begin Extract to read
On Friday 10 October 2008 01:15:56 Johnathan Corgan wrote:
>
> I have used PMT/mblock in some commercial contract work.  I agree that
> there are performance improvements to be made in a number of places,
> but the "late binding" nature of the dynamic typing is sort of what
> PMT is all about, and makes possible the simplicity of the mblock
> design.

I found at least one point which gives some improvement - there are a few 
functions, which take an argument of type "pmt_t", but can be changed 
to "const pmt_t&" without any negative side effect.

(Passing pmt_t by value creates an pmt_t instance, using a reference does not. 
For e.g. pmt_eq, this saves creation of two pmt_t instances, including cost 
for malloc'ing and so on.)

Functions which should be changed are for example pmt_eq (and similar), 
pmt_to_long (and similar). This breaks ABI, but not API, but the gain is 
quite substantial - this saves ~30 instructions _per sample_ for the 
test_usrp_inband_rx example.
end Extract to read
begin Record excerpts
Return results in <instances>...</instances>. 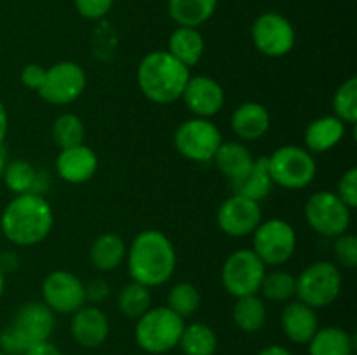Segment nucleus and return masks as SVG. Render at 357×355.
Masks as SVG:
<instances>
[{
	"label": "nucleus",
	"instance_id": "1a4fd4ad",
	"mask_svg": "<svg viewBox=\"0 0 357 355\" xmlns=\"http://www.w3.org/2000/svg\"><path fill=\"white\" fill-rule=\"evenodd\" d=\"M174 148L192 162H211L223 143L218 125L209 118L194 117L183 120L174 131Z\"/></svg>",
	"mask_w": 357,
	"mask_h": 355
},
{
	"label": "nucleus",
	"instance_id": "ddd939ff",
	"mask_svg": "<svg viewBox=\"0 0 357 355\" xmlns=\"http://www.w3.org/2000/svg\"><path fill=\"white\" fill-rule=\"evenodd\" d=\"M86 84V72L79 63L59 61L47 68L44 82L37 93L51 104H70L82 96Z\"/></svg>",
	"mask_w": 357,
	"mask_h": 355
},
{
	"label": "nucleus",
	"instance_id": "423d86ee",
	"mask_svg": "<svg viewBox=\"0 0 357 355\" xmlns=\"http://www.w3.org/2000/svg\"><path fill=\"white\" fill-rule=\"evenodd\" d=\"M272 183L288 190H302L314 181L317 164L312 153L298 145H284L267 157Z\"/></svg>",
	"mask_w": 357,
	"mask_h": 355
},
{
	"label": "nucleus",
	"instance_id": "49530a36",
	"mask_svg": "<svg viewBox=\"0 0 357 355\" xmlns=\"http://www.w3.org/2000/svg\"><path fill=\"white\" fill-rule=\"evenodd\" d=\"M3 289H6V274H3V270L0 268V296L3 294Z\"/></svg>",
	"mask_w": 357,
	"mask_h": 355
},
{
	"label": "nucleus",
	"instance_id": "f257e3e1",
	"mask_svg": "<svg viewBox=\"0 0 357 355\" xmlns=\"http://www.w3.org/2000/svg\"><path fill=\"white\" fill-rule=\"evenodd\" d=\"M126 258L132 281L150 289L166 284L176 270V249L160 230L139 232L132 239Z\"/></svg>",
	"mask_w": 357,
	"mask_h": 355
},
{
	"label": "nucleus",
	"instance_id": "cd10ccee",
	"mask_svg": "<svg viewBox=\"0 0 357 355\" xmlns=\"http://www.w3.org/2000/svg\"><path fill=\"white\" fill-rule=\"evenodd\" d=\"M3 183L9 188L13 194L23 195V194H38L42 195L40 190V173L31 166L28 160L17 159L7 162L6 171L2 176Z\"/></svg>",
	"mask_w": 357,
	"mask_h": 355
},
{
	"label": "nucleus",
	"instance_id": "5701e85b",
	"mask_svg": "<svg viewBox=\"0 0 357 355\" xmlns=\"http://www.w3.org/2000/svg\"><path fill=\"white\" fill-rule=\"evenodd\" d=\"M213 160H215L220 173L225 178H229L230 183H232V181H237L239 178H243L244 174L251 169V166H253L255 162L250 150H248L243 143L237 141L222 143L220 148L216 150Z\"/></svg>",
	"mask_w": 357,
	"mask_h": 355
},
{
	"label": "nucleus",
	"instance_id": "20e7f679",
	"mask_svg": "<svg viewBox=\"0 0 357 355\" xmlns=\"http://www.w3.org/2000/svg\"><path fill=\"white\" fill-rule=\"evenodd\" d=\"M54 326V312L44 303H26L0 333V350L6 355H23L30 345L49 340Z\"/></svg>",
	"mask_w": 357,
	"mask_h": 355
},
{
	"label": "nucleus",
	"instance_id": "dca6fc26",
	"mask_svg": "<svg viewBox=\"0 0 357 355\" xmlns=\"http://www.w3.org/2000/svg\"><path fill=\"white\" fill-rule=\"evenodd\" d=\"M181 100L195 117L211 118L225 104V90L213 77L195 75L188 79Z\"/></svg>",
	"mask_w": 357,
	"mask_h": 355
},
{
	"label": "nucleus",
	"instance_id": "f704fd0d",
	"mask_svg": "<svg viewBox=\"0 0 357 355\" xmlns=\"http://www.w3.org/2000/svg\"><path fill=\"white\" fill-rule=\"evenodd\" d=\"M335 117L345 124L354 125L357 122V79L351 77L338 86L333 96Z\"/></svg>",
	"mask_w": 357,
	"mask_h": 355
},
{
	"label": "nucleus",
	"instance_id": "e433bc0d",
	"mask_svg": "<svg viewBox=\"0 0 357 355\" xmlns=\"http://www.w3.org/2000/svg\"><path fill=\"white\" fill-rule=\"evenodd\" d=\"M335 194L340 197V200L347 205L349 209L357 207V169L351 167L344 176L338 180V187Z\"/></svg>",
	"mask_w": 357,
	"mask_h": 355
},
{
	"label": "nucleus",
	"instance_id": "37998d69",
	"mask_svg": "<svg viewBox=\"0 0 357 355\" xmlns=\"http://www.w3.org/2000/svg\"><path fill=\"white\" fill-rule=\"evenodd\" d=\"M16 267H17V256L14 253H6L0 256V268L3 270V274H6V270L13 271Z\"/></svg>",
	"mask_w": 357,
	"mask_h": 355
},
{
	"label": "nucleus",
	"instance_id": "b1692460",
	"mask_svg": "<svg viewBox=\"0 0 357 355\" xmlns=\"http://www.w3.org/2000/svg\"><path fill=\"white\" fill-rule=\"evenodd\" d=\"M218 0H167V13L178 26L199 28L209 21Z\"/></svg>",
	"mask_w": 357,
	"mask_h": 355
},
{
	"label": "nucleus",
	"instance_id": "bb28decb",
	"mask_svg": "<svg viewBox=\"0 0 357 355\" xmlns=\"http://www.w3.org/2000/svg\"><path fill=\"white\" fill-rule=\"evenodd\" d=\"M128 247L117 233H101L89 251L91 263L100 271H112L124 261Z\"/></svg>",
	"mask_w": 357,
	"mask_h": 355
},
{
	"label": "nucleus",
	"instance_id": "4be33fe9",
	"mask_svg": "<svg viewBox=\"0 0 357 355\" xmlns=\"http://www.w3.org/2000/svg\"><path fill=\"white\" fill-rule=\"evenodd\" d=\"M204 37L199 28L178 26L167 40V52L188 70L197 65L204 56Z\"/></svg>",
	"mask_w": 357,
	"mask_h": 355
},
{
	"label": "nucleus",
	"instance_id": "0eeeda50",
	"mask_svg": "<svg viewBox=\"0 0 357 355\" xmlns=\"http://www.w3.org/2000/svg\"><path fill=\"white\" fill-rule=\"evenodd\" d=\"M342 284L344 278L337 265L330 261H316L296 277L295 296L310 308H324L340 296Z\"/></svg>",
	"mask_w": 357,
	"mask_h": 355
},
{
	"label": "nucleus",
	"instance_id": "f3484780",
	"mask_svg": "<svg viewBox=\"0 0 357 355\" xmlns=\"http://www.w3.org/2000/svg\"><path fill=\"white\" fill-rule=\"evenodd\" d=\"M70 333L75 343L84 348H98L107 341L110 334V322L107 313L94 305H84L72 313Z\"/></svg>",
	"mask_w": 357,
	"mask_h": 355
},
{
	"label": "nucleus",
	"instance_id": "aec40b11",
	"mask_svg": "<svg viewBox=\"0 0 357 355\" xmlns=\"http://www.w3.org/2000/svg\"><path fill=\"white\" fill-rule=\"evenodd\" d=\"M230 125L243 141H257L264 138L271 129V113L261 103L248 101L236 108Z\"/></svg>",
	"mask_w": 357,
	"mask_h": 355
},
{
	"label": "nucleus",
	"instance_id": "a878e982",
	"mask_svg": "<svg viewBox=\"0 0 357 355\" xmlns=\"http://www.w3.org/2000/svg\"><path fill=\"white\" fill-rule=\"evenodd\" d=\"M307 345L309 355H354V338L337 326L317 329Z\"/></svg>",
	"mask_w": 357,
	"mask_h": 355
},
{
	"label": "nucleus",
	"instance_id": "a19ab883",
	"mask_svg": "<svg viewBox=\"0 0 357 355\" xmlns=\"http://www.w3.org/2000/svg\"><path fill=\"white\" fill-rule=\"evenodd\" d=\"M23 355H63L56 345H52L51 341H38V343L30 345V347L24 350Z\"/></svg>",
	"mask_w": 357,
	"mask_h": 355
},
{
	"label": "nucleus",
	"instance_id": "f03ea898",
	"mask_svg": "<svg viewBox=\"0 0 357 355\" xmlns=\"http://www.w3.org/2000/svg\"><path fill=\"white\" fill-rule=\"evenodd\" d=\"M52 225L54 212L51 204L38 194L16 195L0 218L3 237L14 246L23 247L40 244L51 233Z\"/></svg>",
	"mask_w": 357,
	"mask_h": 355
},
{
	"label": "nucleus",
	"instance_id": "412c9836",
	"mask_svg": "<svg viewBox=\"0 0 357 355\" xmlns=\"http://www.w3.org/2000/svg\"><path fill=\"white\" fill-rule=\"evenodd\" d=\"M347 124L335 115H323L310 122L305 129V148L312 155L333 150L344 139Z\"/></svg>",
	"mask_w": 357,
	"mask_h": 355
},
{
	"label": "nucleus",
	"instance_id": "c85d7f7f",
	"mask_svg": "<svg viewBox=\"0 0 357 355\" xmlns=\"http://www.w3.org/2000/svg\"><path fill=\"white\" fill-rule=\"evenodd\" d=\"M232 317L236 326L244 333H257L267 322V308L264 299L258 294L236 298L232 308Z\"/></svg>",
	"mask_w": 357,
	"mask_h": 355
},
{
	"label": "nucleus",
	"instance_id": "2f4dec72",
	"mask_svg": "<svg viewBox=\"0 0 357 355\" xmlns=\"http://www.w3.org/2000/svg\"><path fill=\"white\" fill-rule=\"evenodd\" d=\"M52 138L59 148L82 145L86 138V127L75 113H61L52 124Z\"/></svg>",
	"mask_w": 357,
	"mask_h": 355
},
{
	"label": "nucleus",
	"instance_id": "f8f14e48",
	"mask_svg": "<svg viewBox=\"0 0 357 355\" xmlns=\"http://www.w3.org/2000/svg\"><path fill=\"white\" fill-rule=\"evenodd\" d=\"M251 38L260 54L267 58H282L295 47L296 33L288 17L268 10L253 21Z\"/></svg>",
	"mask_w": 357,
	"mask_h": 355
},
{
	"label": "nucleus",
	"instance_id": "393cba45",
	"mask_svg": "<svg viewBox=\"0 0 357 355\" xmlns=\"http://www.w3.org/2000/svg\"><path fill=\"white\" fill-rule=\"evenodd\" d=\"M272 178L268 173L267 157H260L253 162L251 169L239 178L237 181H232L234 194L243 195V197L251 198L255 202H261L271 195L272 190Z\"/></svg>",
	"mask_w": 357,
	"mask_h": 355
},
{
	"label": "nucleus",
	"instance_id": "79ce46f5",
	"mask_svg": "<svg viewBox=\"0 0 357 355\" xmlns=\"http://www.w3.org/2000/svg\"><path fill=\"white\" fill-rule=\"evenodd\" d=\"M7 131H9V115H7L6 106L0 101V146L3 145V139H6Z\"/></svg>",
	"mask_w": 357,
	"mask_h": 355
},
{
	"label": "nucleus",
	"instance_id": "4c0bfd02",
	"mask_svg": "<svg viewBox=\"0 0 357 355\" xmlns=\"http://www.w3.org/2000/svg\"><path fill=\"white\" fill-rule=\"evenodd\" d=\"M77 13L91 21L103 19L114 7V0H73Z\"/></svg>",
	"mask_w": 357,
	"mask_h": 355
},
{
	"label": "nucleus",
	"instance_id": "58836bf2",
	"mask_svg": "<svg viewBox=\"0 0 357 355\" xmlns=\"http://www.w3.org/2000/svg\"><path fill=\"white\" fill-rule=\"evenodd\" d=\"M45 72H47V68H44L42 65L30 63V65L24 66L23 72H21V82H23V86L28 87V89L38 90L45 79Z\"/></svg>",
	"mask_w": 357,
	"mask_h": 355
},
{
	"label": "nucleus",
	"instance_id": "7ed1b4c3",
	"mask_svg": "<svg viewBox=\"0 0 357 355\" xmlns=\"http://www.w3.org/2000/svg\"><path fill=\"white\" fill-rule=\"evenodd\" d=\"M190 70L167 51H152L139 61L136 79L146 100L157 104H171L181 100Z\"/></svg>",
	"mask_w": 357,
	"mask_h": 355
},
{
	"label": "nucleus",
	"instance_id": "9d476101",
	"mask_svg": "<svg viewBox=\"0 0 357 355\" xmlns=\"http://www.w3.org/2000/svg\"><path fill=\"white\" fill-rule=\"evenodd\" d=\"M351 211L352 209H349L335 191L321 190L310 195L307 200L305 219L316 233L337 239L347 233L352 219Z\"/></svg>",
	"mask_w": 357,
	"mask_h": 355
},
{
	"label": "nucleus",
	"instance_id": "6ab92c4d",
	"mask_svg": "<svg viewBox=\"0 0 357 355\" xmlns=\"http://www.w3.org/2000/svg\"><path fill=\"white\" fill-rule=\"evenodd\" d=\"M281 326L288 340H291L293 343L305 345L319 329V320L316 310L295 299L282 308Z\"/></svg>",
	"mask_w": 357,
	"mask_h": 355
},
{
	"label": "nucleus",
	"instance_id": "a18cd8bd",
	"mask_svg": "<svg viewBox=\"0 0 357 355\" xmlns=\"http://www.w3.org/2000/svg\"><path fill=\"white\" fill-rule=\"evenodd\" d=\"M6 166H7V157H6V152L2 150V146H0V180H2Z\"/></svg>",
	"mask_w": 357,
	"mask_h": 355
},
{
	"label": "nucleus",
	"instance_id": "c03bdc74",
	"mask_svg": "<svg viewBox=\"0 0 357 355\" xmlns=\"http://www.w3.org/2000/svg\"><path fill=\"white\" fill-rule=\"evenodd\" d=\"M258 355H293V354L288 350V348L281 347V345H271V347H265Z\"/></svg>",
	"mask_w": 357,
	"mask_h": 355
},
{
	"label": "nucleus",
	"instance_id": "2eb2a0df",
	"mask_svg": "<svg viewBox=\"0 0 357 355\" xmlns=\"http://www.w3.org/2000/svg\"><path fill=\"white\" fill-rule=\"evenodd\" d=\"M216 221H218L220 230L234 239L251 235L261 223L260 202L232 194L218 207Z\"/></svg>",
	"mask_w": 357,
	"mask_h": 355
},
{
	"label": "nucleus",
	"instance_id": "72a5a7b5",
	"mask_svg": "<svg viewBox=\"0 0 357 355\" xmlns=\"http://www.w3.org/2000/svg\"><path fill=\"white\" fill-rule=\"evenodd\" d=\"M167 306L180 317H190L201 306V292L190 282H178L167 292Z\"/></svg>",
	"mask_w": 357,
	"mask_h": 355
},
{
	"label": "nucleus",
	"instance_id": "ea45409f",
	"mask_svg": "<svg viewBox=\"0 0 357 355\" xmlns=\"http://www.w3.org/2000/svg\"><path fill=\"white\" fill-rule=\"evenodd\" d=\"M84 292H86V301L98 305V303L105 301L110 294V285L103 278H94L89 284H84Z\"/></svg>",
	"mask_w": 357,
	"mask_h": 355
},
{
	"label": "nucleus",
	"instance_id": "c9c22d12",
	"mask_svg": "<svg viewBox=\"0 0 357 355\" xmlns=\"http://www.w3.org/2000/svg\"><path fill=\"white\" fill-rule=\"evenodd\" d=\"M333 251L335 258H337L344 267H357V239L352 233H344V235L337 237V239H335Z\"/></svg>",
	"mask_w": 357,
	"mask_h": 355
},
{
	"label": "nucleus",
	"instance_id": "39448f33",
	"mask_svg": "<svg viewBox=\"0 0 357 355\" xmlns=\"http://www.w3.org/2000/svg\"><path fill=\"white\" fill-rule=\"evenodd\" d=\"M135 340L143 352L152 355L167 354L180 343L185 320L169 306H155L136 319Z\"/></svg>",
	"mask_w": 357,
	"mask_h": 355
},
{
	"label": "nucleus",
	"instance_id": "de8ad7c7",
	"mask_svg": "<svg viewBox=\"0 0 357 355\" xmlns=\"http://www.w3.org/2000/svg\"><path fill=\"white\" fill-rule=\"evenodd\" d=\"M0 355H6V354H3V352H2V350H0Z\"/></svg>",
	"mask_w": 357,
	"mask_h": 355
},
{
	"label": "nucleus",
	"instance_id": "473e14b6",
	"mask_svg": "<svg viewBox=\"0 0 357 355\" xmlns=\"http://www.w3.org/2000/svg\"><path fill=\"white\" fill-rule=\"evenodd\" d=\"M260 291L271 301H289L296 294V277L281 270L267 271L261 281Z\"/></svg>",
	"mask_w": 357,
	"mask_h": 355
},
{
	"label": "nucleus",
	"instance_id": "9b49d317",
	"mask_svg": "<svg viewBox=\"0 0 357 355\" xmlns=\"http://www.w3.org/2000/svg\"><path fill=\"white\" fill-rule=\"evenodd\" d=\"M265 274L267 267L253 249H239L230 254L223 263L222 284L234 298L258 294Z\"/></svg>",
	"mask_w": 357,
	"mask_h": 355
},
{
	"label": "nucleus",
	"instance_id": "4468645a",
	"mask_svg": "<svg viewBox=\"0 0 357 355\" xmlns=\"http://www.w3.org/2000/svg\"><path fill=\"white\" fill-rule=\"evenodd\" d=\"M44 305L54 313H75L86 305L84 284L75 274L66 270H54L45 275L42 282Z\"/></svg>",
	"mask_w": 357,
	"mask_h": 355
},
{
	"label": "nucleus",
	"instance_id": "a211bd4d",
	"mask_svg": "<svg viewBox=\"0 0 357 355\" xmlns=\"http://www.w3.org/2000/svg\"><path fill=\"white\" fill-rule=\"evenodd\" d=\"M98 171V155L87 145L63 148L56 157V173L63 181L82 184L89 181Z\"/></svg>",
	"mask_w": 357,
	"mask_h": 355
},
{
	"label": "nucleus",
	"instance_id": "7c9ffc66",
	"mask_svg": "<svg viewBox=\"0 0 357 355\" xmlns=\"http://www.w3.org/2000/svg\"><path fill=\"white\" fill-rule=\"evenodd\" d=\"M117 306L122 315L128 319H139L146 310L152 308V292L150 287L131 281L121 289L117 298Z\"/></svg>",
	"mask_w": 357,
	"mask_h": 355
},
{
	"label": "nucleus",
	"instance_id": "6e6552de",
	"mask_svg": "<svg viewBox=\"0 0 357 355\" xmlns=\"http://www.w3.org/2000/svg\"><path fill=\"white\" fill-rule=\"evenodd\" d=\"M251 235L255 254L264 261L265 267H281L295 254L296 232L286 219H265Z\"/></svg>",
	"mask_w": 357,
	"mask_h": 355
},
{
	"label": "nucleus",
	"instance_id": "c756f323",
	"mask_svg": "<svg viewBox=\"0 0 357 355\" xmlns=\"http://www.w3.org/2000/svg\"><path fill=\"white\" fill-rule=\"evenodd\" d=\"M178 347L185 355H215L218 338L208 324L194 322L183 327Z\"/></svg>",
	"mask_w": 357,
	"mask_h": 355
}]
</instances>
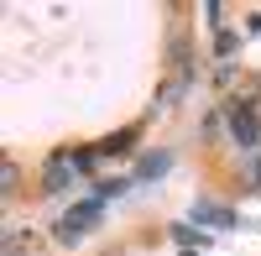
end Record excerpts
Do this:
In the mailing-list message above about passing pmt_t, copy word for word the passage that opens with the words containing "I found at least" and closes with "and so on.)".

Reply to the exercise:
I found at least one point which gives some improvement - there are a few 
functions, which take an argument of type "pmt_t", but can be changed 
to "const pmt_t&" without any negative side effect.

(Passing pmt_t by value creates an pmt_t instance, using a reference does not. 
For e.g. pmt_eq, this saves creation of two pmt_t instances, including cost 
for malloc'ing and so on.)